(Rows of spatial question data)
========

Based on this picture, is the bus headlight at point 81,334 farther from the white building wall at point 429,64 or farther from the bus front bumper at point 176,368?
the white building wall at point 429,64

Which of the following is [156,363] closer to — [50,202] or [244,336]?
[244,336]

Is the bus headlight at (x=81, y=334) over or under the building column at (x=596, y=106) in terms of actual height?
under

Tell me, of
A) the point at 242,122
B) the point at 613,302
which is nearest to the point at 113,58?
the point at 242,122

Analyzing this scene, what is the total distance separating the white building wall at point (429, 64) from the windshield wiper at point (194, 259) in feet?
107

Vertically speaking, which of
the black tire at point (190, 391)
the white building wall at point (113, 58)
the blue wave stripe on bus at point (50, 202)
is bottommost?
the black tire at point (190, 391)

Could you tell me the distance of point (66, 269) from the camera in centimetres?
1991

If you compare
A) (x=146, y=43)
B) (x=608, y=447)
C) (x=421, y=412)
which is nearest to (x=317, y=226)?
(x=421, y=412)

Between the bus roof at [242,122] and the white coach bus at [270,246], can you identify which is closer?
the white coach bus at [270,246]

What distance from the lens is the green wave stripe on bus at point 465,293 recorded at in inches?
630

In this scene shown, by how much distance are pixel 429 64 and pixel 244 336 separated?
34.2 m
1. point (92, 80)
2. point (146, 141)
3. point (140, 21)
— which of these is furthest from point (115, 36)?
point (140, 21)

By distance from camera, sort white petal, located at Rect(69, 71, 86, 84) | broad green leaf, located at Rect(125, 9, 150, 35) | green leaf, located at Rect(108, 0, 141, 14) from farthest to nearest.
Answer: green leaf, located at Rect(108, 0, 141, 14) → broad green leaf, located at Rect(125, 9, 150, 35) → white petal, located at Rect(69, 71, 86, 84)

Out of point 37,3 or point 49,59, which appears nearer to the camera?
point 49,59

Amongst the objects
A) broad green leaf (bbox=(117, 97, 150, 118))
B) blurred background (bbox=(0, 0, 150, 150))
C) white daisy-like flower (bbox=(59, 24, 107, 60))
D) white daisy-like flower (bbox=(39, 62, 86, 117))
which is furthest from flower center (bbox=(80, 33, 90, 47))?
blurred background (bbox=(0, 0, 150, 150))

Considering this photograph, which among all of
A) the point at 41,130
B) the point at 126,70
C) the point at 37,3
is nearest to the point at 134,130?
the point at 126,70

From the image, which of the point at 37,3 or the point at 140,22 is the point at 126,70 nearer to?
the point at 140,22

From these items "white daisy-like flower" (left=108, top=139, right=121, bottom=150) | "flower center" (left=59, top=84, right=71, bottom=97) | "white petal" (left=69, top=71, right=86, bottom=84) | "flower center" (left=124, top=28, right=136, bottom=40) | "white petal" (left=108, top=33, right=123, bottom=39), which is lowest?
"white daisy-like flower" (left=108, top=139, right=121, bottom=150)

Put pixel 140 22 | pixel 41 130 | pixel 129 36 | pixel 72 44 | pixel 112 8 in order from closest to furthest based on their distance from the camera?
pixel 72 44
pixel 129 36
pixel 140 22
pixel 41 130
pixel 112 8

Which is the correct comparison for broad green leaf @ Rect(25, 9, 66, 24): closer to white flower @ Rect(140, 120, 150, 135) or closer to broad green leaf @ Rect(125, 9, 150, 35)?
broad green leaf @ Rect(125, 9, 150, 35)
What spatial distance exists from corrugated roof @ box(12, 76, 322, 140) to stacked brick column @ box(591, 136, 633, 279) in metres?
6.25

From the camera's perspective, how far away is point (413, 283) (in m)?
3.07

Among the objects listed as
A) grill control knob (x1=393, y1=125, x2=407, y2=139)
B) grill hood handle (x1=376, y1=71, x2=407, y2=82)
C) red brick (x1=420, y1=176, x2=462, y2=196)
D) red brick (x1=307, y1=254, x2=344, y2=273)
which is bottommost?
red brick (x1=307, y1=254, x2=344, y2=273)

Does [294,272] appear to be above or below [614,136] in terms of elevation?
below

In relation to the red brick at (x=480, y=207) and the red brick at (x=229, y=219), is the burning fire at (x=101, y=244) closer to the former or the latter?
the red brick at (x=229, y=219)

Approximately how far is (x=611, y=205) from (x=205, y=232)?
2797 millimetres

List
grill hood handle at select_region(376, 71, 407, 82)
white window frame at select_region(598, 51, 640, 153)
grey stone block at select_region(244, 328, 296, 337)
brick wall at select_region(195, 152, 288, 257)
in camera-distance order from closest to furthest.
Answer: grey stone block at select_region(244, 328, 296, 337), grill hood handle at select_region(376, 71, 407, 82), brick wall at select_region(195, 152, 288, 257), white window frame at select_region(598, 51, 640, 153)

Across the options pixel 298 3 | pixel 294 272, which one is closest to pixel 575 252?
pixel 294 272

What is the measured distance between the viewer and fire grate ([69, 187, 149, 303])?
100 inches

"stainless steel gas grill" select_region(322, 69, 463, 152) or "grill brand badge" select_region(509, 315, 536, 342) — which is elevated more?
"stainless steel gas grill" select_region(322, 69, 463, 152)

========

- _GIVEN EXERCISE_:
Can you reproduce every item above, character for character?

- _FINISHED TASK_:
Based on this picture, is the bus headlight at point 81,334 farther from the white building wall at point 429,64 or farther from the bus front bumper at point 176,368?
the white building wall at point 429,64

Which of the following is [156,363] closer to — [50,202] or [244,336]?
[244,336]

Is the bus headlight at (x=81, y=334) over or under the building column at (x=596, y=106) in terms of actual height?
under

Tell me, of
A) the point at 242,122
B) the point at 613,302
which is nearest to the point at 113,58?
the point at 242,122

Analyzing this scene, what is the total distance separating the white building wall at point (429, 64) from the windshield wiper at point (194, 259) in feet?
107

Vertically speaking, which of
the black tire at point (190, 391)
the white building wall at point (113, 58)
the blue wave stripe on bus at point (50, 202)
is bottommost?
the black tire at point (190, 391)

Could you tell me the distance of point (66, 269) from the camera in centimetres?
1991

If you compare
A) (x=146, y=43)
B) (x=608, y=447)
C) (x=421, y=412)
which is nearest to (x=317, y=226)?
(x=421, y=412)

Between the bus roof at [242,122] and the white coach bus at [270,246], can you identify which is closer?
the white coach bus at [270,246]

What distance from the lens is the green wave stripe on bus at point 465,293 recorded at in inches?
630

In this scene shown, by how much distance are pixel 429 64 and pixel 244 336 separated?
34.2 m
1. point (92, 80)
2. point (146, 141)
3. point (140, 21)
— which of these is furthest from point (115, 36)?
point (140, 21)

By distance from camera, sort white petal, located at Rect(69, 71, 86, 84) | broad green leaf, located at Rect(125, 9, 150, 35) | green leaf, located at Rect(108, 0, 141, 14) from farthest to nearest.
Answer: green leaf, located at Rect(108, 0, 141, 14) → broad green leaf, located at Rect(125, 9, 150, 35) → white petal, located at Rect(69, 71, 86, 84)

Out of point 37,3 or point 49,59, which appears nearer to the camera?
point 49,59

Amongst the objects
A) broad green leaf (bbox=(117, 97, 150, 118))
B) blurred background (bbox=(0, 0, 150, 150))
C) white daisy-like flower (bbox=(59, 24, 107, 60))
D) white daisy-like flower (bbox=(39, 62, 86, 117))
which is furthest from flower center (bbox=(80, 33, 90, 47))?
blurred background (bbox=(0, 0, 150, 150))

Considering this photograph, which among all of
A) the point at 41,130
B) the point at 126,70
C) the point at 37,3
is nearest to the point at 134,130?
the point at 126,70

From the image, which of the point at 37,3 or the point at 140,22 is the point at 126,70 nearer to?
the point at 140,22

From these items "white daisy-like flower" (left=108, top=139, right=121, bottom=150) | "flower center" (left=59, top=84, right=71, bottom=97) | "white petal" (left=69, top=71, right=86, bottom=84) | "flower center" (left=124, top=28, right=136, bottom=40) | "white petal" (left=108, top=33, right=123, bottom=39), which is lowest?
"white daisy-like flower" (left=108, top=139, right=121, bottom=150)

Put pixel 140 22 | pixel 41 130 | pixel 129 36 | pixel 72 44 | pixel 112 8 in order from closest to furthest based on their distance from the camera?
pixel 72 44
pixel 129 36
pixel 140 22
pixel 41 130
pixel 112 8

Which is the correct comparison for broad green leaf @ Rect(25, 9, 66, 24): closer to white flower @ Rect(140, 120, 150, 135) or closer to broad green leaf @ Rect(125, 9, 150, 35)?
broad green leaf @ Rect(125, 9, 150, 35)
What spatial distance exists from corrugated roof @ box(12, 76, 322, 140) to stacked brick column @ box(591, 136, 633, 279) in metres?
6.25

From the camera's perspective, how far away is point (413, 283) (in m)?
3.07

Among the objects listed as
A) grill control knob (x1=393, y1=125, x2=407, y2=139)
B) grill hood handle (x1=376, y1=71, x2=407, y2=82)
C) red brick (x1=420, y1=176, x2=462, y2=196)
D) red brick (x1=307, y1=254, x2=344, y2=273)
which is bottommost?
red brick (x1=307, y1=254, x2=344, y2=273)

Does [294,272] appear to be above or below [614,136] in terms of elevation?
below

In relation to the red brick at (x=480, y=207) and the red brick at (x=229, y=219), is the burning fire at (x=101, y=244) closer to the former or the latter?
the red brick at (x=229, y=219)

Approximately how far is (x=611, y=205) from (x=205, y=232)?
2797 millimetres

List
grill hood handle at select_region(376, 71, 407, 82)
white window frame at select_region(598, 51, 640, 153)
grey stone block at select_region(244, 328, 296, 337)
brick wall at select_region(195, 152, 288, 257)
in camera-distance order from closest to furthest.
Answer: grey stone block at select_region(244, 328, 296, 337), grill hood handle at select_region(376, 71, 407, 82), brick wall at select_region(195, 152, 288, 257), white window frame at select_region(598, 51, 640, 153)

Across the options pixel 298 3 | pixel 294 272, which one is closest to pixel 575 252?
pixel 294 272

What is the measured distance between the viewer and fire grate ([69, 187, 149, 303])?
100 inches

"stainless steel gas grill" select_region(322, 69, 463, 152) or "grill brand badge" select_region(509, 315, 536, 342) — which is elevated more?
"stainless steel gas grill" select_region(322, 69, 463, 152)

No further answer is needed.